ZIEL DER ÜBUNG ::
Welche Mittel und Messungen nutzte das britische Team laut dem Artikel über den Ferrigno Gletscher, um die Eisfläche und den Untergrund zu untersuchen? Nenne alle.

AUSGEWÄHLTER TEXT ::
****************************************
Geowissen

1.500 Meter tiefer Graben beschleunigt Gletscherschmelze

Der sich erwärmende Ozean dringt über gletschergemachte Täler bis ins Inland der Westantarktis vor

Ein Forscher zieht den Schlitten mit dem Radargerät über das Eis des Ferrigno Gletschers. © British Antarctic Survey

Eine besondere geographische Formation könnte für das rapide Abschmelzen der westlichen Antarktis verantwortlich sein. Versteckt unter dem Ferrigno Gletscher haben britische Wissenschaftler einen bis zu 1.500 Meter tiefen Graben im Untergrund entdeckt. Dieser Einschnitt reiche bis zur Küste und sei dort mit dem sich erwärmenden Ozean verbunden. Dadurch könne er das Schmelzen des Eises bis weit ins Innere des Kontinents hinein verstärken, berichten die Forscher im Fachmagazin „Nature“. Schon heute ist die Westantarktis mit rund zehn Prozent am weltweiten Meeresspiegelanstieg beteiligt. Daher hoffen die Forscher durch ihre Entdeckung den zukünftigen Anstieg genauer vorhersagen zu können.

Mit Gletschern, die bis zu einem Meter pro Jahr schrumpfen, verliert die Westküste mehr Eis als alle anderen Regionen der Antarktis. „Um zu verstehen, warum dort einige Gletscher wie der Ferrigno Eisstrom besonders schnell abschmelzen, mussten wir die Bedingungen unter der Eisdecke untersuchen“, erklärt der Glaziologe Robert Bingham von der University of Aberdeen.

Geographische Daten der Region rund um den Ferrigno Gletscher wurden zum ersten Mal im Jahr 1961 aufgezeichnet. Erst jetzt, fünfzig Jahre später, betraten Wissenschaftler die Eislandschaft an der arktischen Westküste wieder, um diese Messungen zu vertiefen. Das britische Forscherteam verbrachte drei Monate damit, die 14.000 Quadratmeter große Eisfläche mit Radarschlitten zu durchleuchten. Um das Grabensystem realitätsnah abzubilden, ermittelten sie zudem Schwerkraftänderungen und magnetische Wellen innerhalb des Untersuchungsgebiets.

Höhenkarte des Untergrunds unter dem Ferrigno Gletscher © British Antarctic Survey

Der Grand Canyon der Antarktis

Nach der Auswertung ihrer Daten erhielten die Wissenschaftler ein neues geografisches Bild der arktischen Küstenregion: Unter den Eismassen des Ferrigno Gletschers liegt eine Millionen Jahre alte tektonische Verwerfung, die der Gletscher im Laufe der Zeit zu einem bis zu 1.500 Meter tiefen Graben ausgeschabt hat. „Wenn man heute das Eis dort abstreifen würde, könnte man eine Formation sehen, die in der Größe an den Grand Canyon heranreicht“, beschreibt Bingham.
****************************************
GEGEBENE DATEN ::
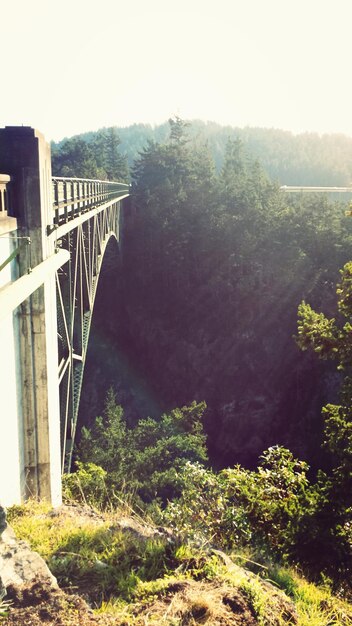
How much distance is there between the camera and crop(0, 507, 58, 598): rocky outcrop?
3398 mm

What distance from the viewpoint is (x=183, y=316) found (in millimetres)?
37312

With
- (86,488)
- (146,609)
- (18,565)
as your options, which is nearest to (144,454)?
(86,488)

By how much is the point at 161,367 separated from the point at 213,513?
103 feet

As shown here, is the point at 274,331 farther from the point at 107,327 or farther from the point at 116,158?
the point at 116,158

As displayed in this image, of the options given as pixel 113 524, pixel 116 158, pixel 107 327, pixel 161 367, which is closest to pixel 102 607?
pixel 113 524

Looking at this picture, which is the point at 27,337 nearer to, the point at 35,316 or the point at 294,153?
the point at 35,316

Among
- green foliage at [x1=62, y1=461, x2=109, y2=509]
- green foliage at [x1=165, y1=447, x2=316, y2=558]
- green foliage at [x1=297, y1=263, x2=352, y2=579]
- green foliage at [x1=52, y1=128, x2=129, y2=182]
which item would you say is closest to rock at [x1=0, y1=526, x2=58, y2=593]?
green foliage at [x1=165, y1=447, x2=316, y2=558]

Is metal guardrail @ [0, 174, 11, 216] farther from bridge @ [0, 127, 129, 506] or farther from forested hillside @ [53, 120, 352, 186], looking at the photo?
forested hillside @ [53, 120, 352, 186]

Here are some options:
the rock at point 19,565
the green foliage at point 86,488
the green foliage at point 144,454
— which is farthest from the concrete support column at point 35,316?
the green foliage at point 144,454

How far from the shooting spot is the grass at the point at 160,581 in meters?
3.33

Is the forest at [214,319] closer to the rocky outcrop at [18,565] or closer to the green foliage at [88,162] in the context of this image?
the green foliage at [88,162]

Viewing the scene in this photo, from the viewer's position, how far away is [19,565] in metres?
3.58

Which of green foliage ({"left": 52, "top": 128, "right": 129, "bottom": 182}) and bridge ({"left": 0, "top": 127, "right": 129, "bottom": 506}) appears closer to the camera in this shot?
bridge ({"left": 0, "top": 127, "right": 129, "bottom": 506})

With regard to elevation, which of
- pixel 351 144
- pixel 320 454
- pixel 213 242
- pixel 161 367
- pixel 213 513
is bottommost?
pixel 320 454
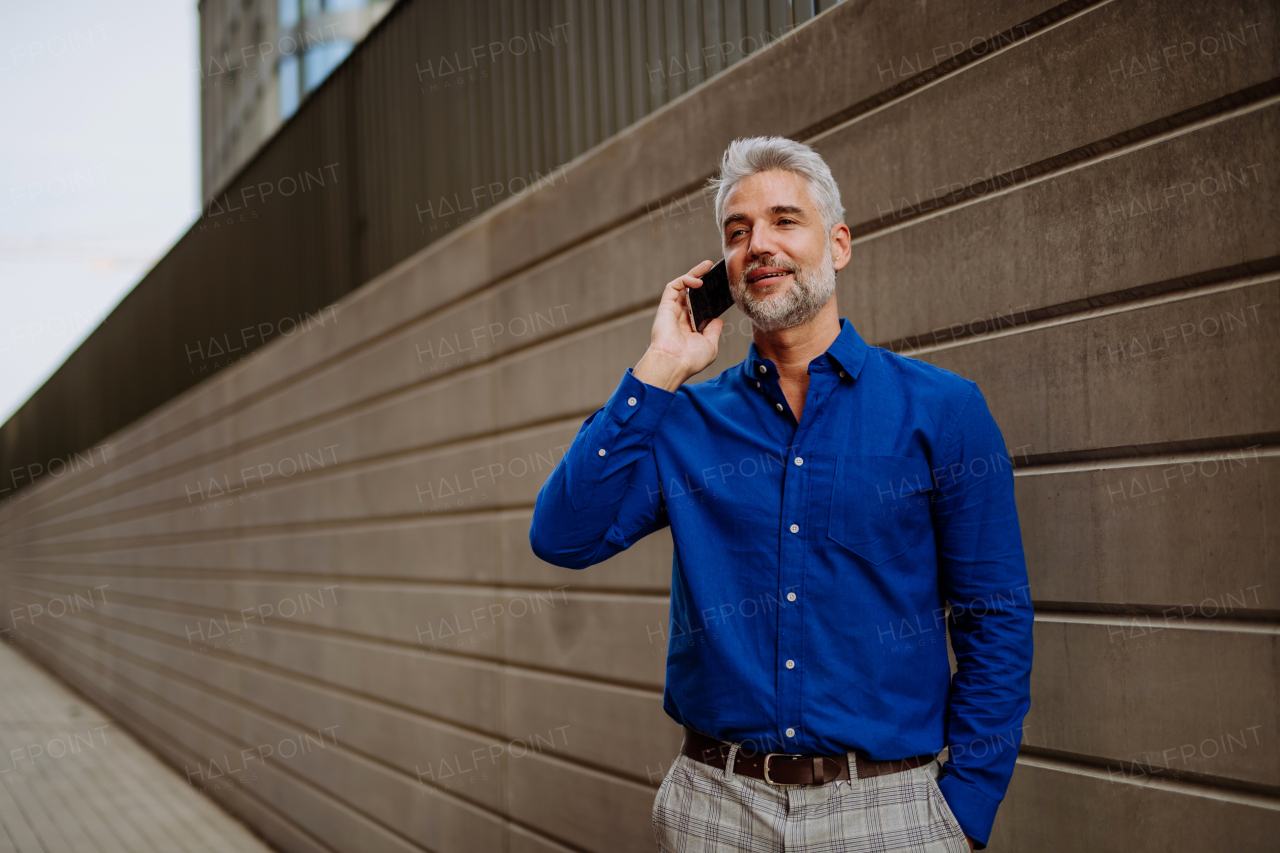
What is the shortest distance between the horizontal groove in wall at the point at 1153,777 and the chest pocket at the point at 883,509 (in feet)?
2.47

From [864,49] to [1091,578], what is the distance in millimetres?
1610

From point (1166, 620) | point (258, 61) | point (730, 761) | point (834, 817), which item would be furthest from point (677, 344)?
point (258, 61)

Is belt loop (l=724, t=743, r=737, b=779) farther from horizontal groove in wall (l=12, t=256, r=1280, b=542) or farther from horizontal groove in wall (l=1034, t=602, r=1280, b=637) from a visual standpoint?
A: horizontal groove in wall (l=12, t=256, r=1280, b=542)

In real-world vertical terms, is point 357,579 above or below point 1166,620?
below

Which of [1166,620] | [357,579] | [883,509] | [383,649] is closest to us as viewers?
[883,509]

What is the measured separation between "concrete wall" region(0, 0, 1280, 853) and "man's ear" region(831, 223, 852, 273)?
448 millimetres

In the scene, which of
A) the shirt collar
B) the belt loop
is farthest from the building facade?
the belt loop

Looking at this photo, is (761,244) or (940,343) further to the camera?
(940,343)

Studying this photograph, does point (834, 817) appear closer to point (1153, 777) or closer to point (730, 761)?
point (730, 761)

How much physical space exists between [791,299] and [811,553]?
0.56 m

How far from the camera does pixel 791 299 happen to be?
6.69ft

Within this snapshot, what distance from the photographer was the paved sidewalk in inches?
260

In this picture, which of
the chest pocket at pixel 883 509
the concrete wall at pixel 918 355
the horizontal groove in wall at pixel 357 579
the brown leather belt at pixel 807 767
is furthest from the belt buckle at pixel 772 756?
the horizontal groove in wall at pixel 357 579

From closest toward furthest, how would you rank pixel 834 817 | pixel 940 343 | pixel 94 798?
pixel 834 817 → pixel 940 343 → pixel 94 798
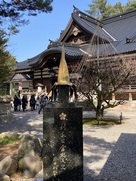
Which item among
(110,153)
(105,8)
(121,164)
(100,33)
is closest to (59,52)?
(100,33)

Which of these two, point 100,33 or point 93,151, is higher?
point 100,33

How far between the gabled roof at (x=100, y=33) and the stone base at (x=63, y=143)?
14183mm

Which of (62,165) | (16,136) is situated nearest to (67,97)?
(62,165)

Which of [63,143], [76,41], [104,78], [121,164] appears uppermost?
[76,41]

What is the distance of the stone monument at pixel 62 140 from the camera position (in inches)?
134

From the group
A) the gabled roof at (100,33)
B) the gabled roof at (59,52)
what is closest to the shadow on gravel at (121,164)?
the gabled roof at (100,33)

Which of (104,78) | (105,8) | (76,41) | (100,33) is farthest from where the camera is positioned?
(105,8)

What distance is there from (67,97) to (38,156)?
2706 millimetres

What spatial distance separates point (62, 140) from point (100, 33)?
20.0 metres

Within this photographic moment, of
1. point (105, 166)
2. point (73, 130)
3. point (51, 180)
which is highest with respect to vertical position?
point (73, 130)

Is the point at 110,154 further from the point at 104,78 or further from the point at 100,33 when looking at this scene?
the point at 100,33

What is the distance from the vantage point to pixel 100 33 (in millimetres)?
22062

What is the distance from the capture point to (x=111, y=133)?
911 centimetres

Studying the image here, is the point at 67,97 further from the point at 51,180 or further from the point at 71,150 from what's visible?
the point at 51,180
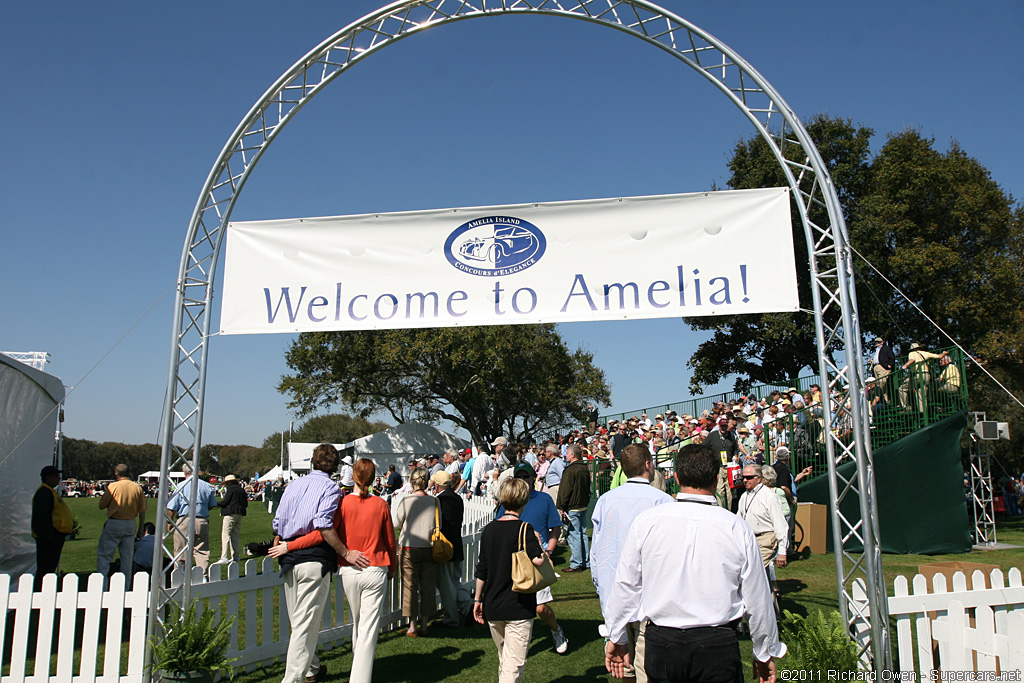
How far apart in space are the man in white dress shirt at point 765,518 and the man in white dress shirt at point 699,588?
4049 mm

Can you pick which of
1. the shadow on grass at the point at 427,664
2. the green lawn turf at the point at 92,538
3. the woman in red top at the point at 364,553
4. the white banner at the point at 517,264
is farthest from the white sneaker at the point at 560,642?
the green lawn turf at the point at 92,538

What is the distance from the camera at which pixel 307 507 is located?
17.0 ft

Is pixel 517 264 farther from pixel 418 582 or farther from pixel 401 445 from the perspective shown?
pixel 401 445

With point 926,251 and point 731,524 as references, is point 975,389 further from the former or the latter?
point 731,524

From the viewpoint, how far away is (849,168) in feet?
82.8

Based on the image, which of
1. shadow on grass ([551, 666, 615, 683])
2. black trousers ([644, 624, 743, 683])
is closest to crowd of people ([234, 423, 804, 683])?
black trousers ([644, 624, 743, 683])

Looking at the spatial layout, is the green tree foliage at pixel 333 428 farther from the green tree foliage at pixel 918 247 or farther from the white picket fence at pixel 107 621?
the white picket fence at pixel 107 621

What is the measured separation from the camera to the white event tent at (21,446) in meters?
8.09

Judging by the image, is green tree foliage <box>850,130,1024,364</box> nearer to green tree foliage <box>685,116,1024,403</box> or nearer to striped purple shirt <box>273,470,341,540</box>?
green tree foliage <box>685,116,1024,403</box>

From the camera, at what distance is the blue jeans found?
10.4 meters

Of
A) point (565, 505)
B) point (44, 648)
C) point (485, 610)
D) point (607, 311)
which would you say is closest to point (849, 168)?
point (565, 505)

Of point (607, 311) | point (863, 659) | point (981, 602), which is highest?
point (607, 311)

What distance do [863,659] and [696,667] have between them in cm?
256

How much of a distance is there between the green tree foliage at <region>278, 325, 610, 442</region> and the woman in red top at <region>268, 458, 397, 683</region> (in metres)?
28.2
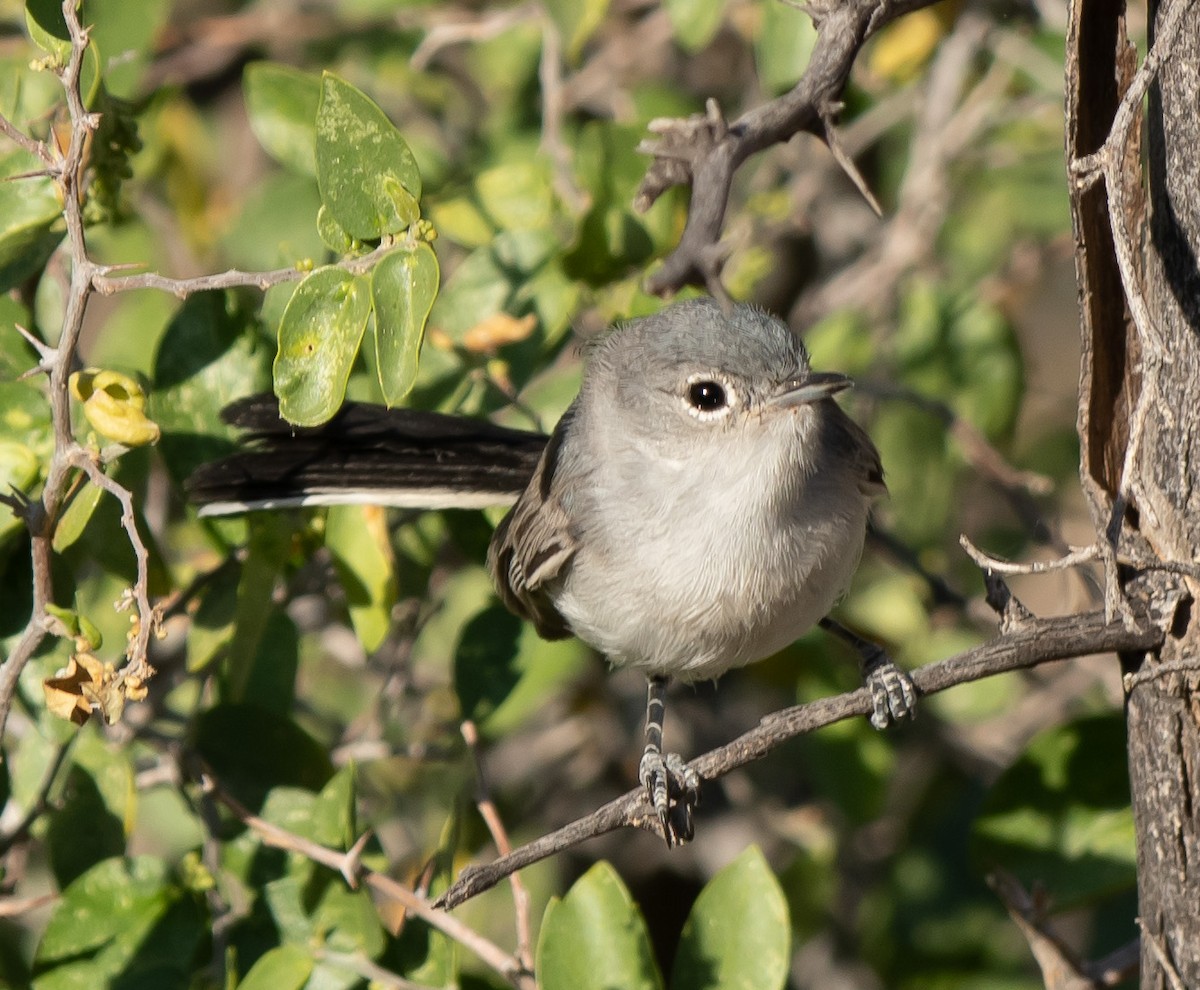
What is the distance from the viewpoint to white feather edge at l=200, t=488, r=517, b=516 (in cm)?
258

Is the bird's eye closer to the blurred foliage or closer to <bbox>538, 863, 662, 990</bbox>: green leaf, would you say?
the blurred foliage

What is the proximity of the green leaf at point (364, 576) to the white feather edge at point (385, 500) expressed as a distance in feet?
0.20

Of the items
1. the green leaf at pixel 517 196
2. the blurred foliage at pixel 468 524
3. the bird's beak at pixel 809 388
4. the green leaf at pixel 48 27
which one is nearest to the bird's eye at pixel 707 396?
the bird's beak at pixel 809 388

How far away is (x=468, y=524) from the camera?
3146 millimetres

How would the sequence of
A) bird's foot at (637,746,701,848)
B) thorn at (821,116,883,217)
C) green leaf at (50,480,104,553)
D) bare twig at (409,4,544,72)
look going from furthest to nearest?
bare twig at (409,4,544,72) < bird's foot at (637,746,701,848) < green leaf at (50,480,104,553) < thorn at (821,116,883,217)

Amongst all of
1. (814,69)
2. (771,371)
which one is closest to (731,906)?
(771,371)

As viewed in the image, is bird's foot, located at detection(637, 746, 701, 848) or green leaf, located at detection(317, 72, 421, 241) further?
bird's foot, located at detection(637, 746, 701, 848)

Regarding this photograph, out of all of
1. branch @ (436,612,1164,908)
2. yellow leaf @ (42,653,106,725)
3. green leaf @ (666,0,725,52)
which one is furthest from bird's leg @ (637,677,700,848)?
green leaf @ (666,0,725,52)

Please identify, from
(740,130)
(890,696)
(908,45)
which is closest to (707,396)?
(890,696)

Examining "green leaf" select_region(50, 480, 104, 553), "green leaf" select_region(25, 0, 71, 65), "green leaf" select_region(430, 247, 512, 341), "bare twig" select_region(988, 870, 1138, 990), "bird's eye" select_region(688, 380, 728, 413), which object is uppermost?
"green leaf" select_region(25, 0, 71, 65)

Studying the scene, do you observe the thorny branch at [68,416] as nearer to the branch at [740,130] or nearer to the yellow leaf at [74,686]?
the yellow leaf at [74,686]

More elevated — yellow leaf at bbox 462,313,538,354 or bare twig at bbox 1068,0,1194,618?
bare twig at bbox 1068,0,1194,618

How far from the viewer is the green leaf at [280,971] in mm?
2180

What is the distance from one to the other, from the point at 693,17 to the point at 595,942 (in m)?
1.87
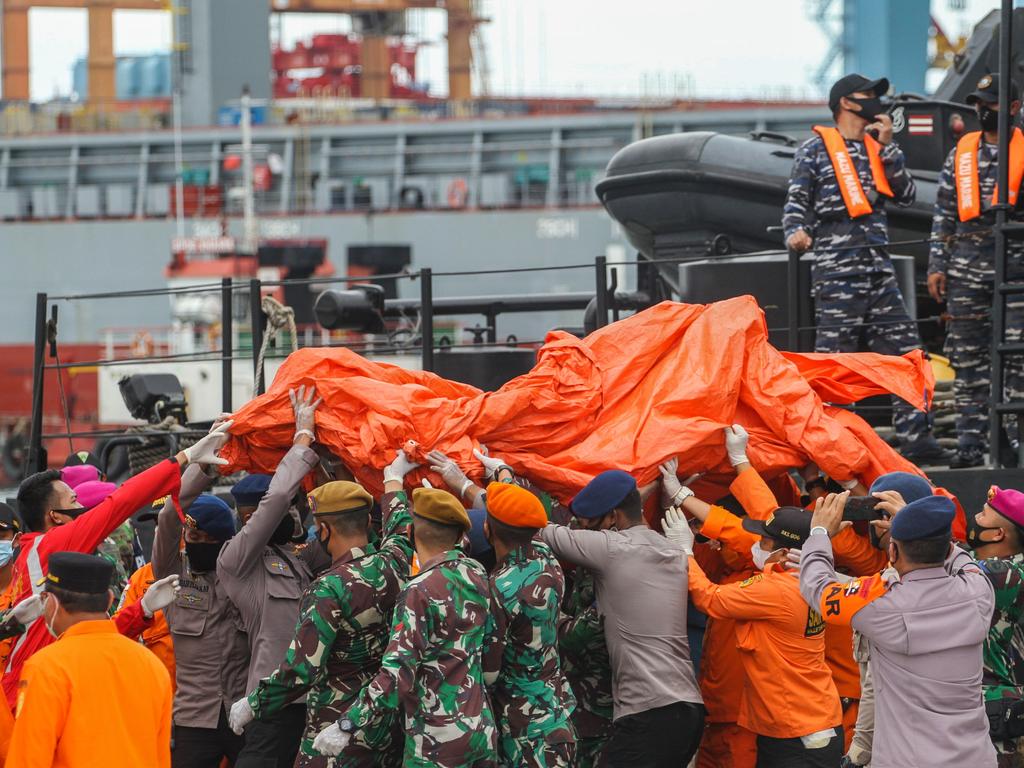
****************************************
DIE ANTWORT ::
- Radarschlitten
- Schwerkraftänderungen
- magnetische Wellen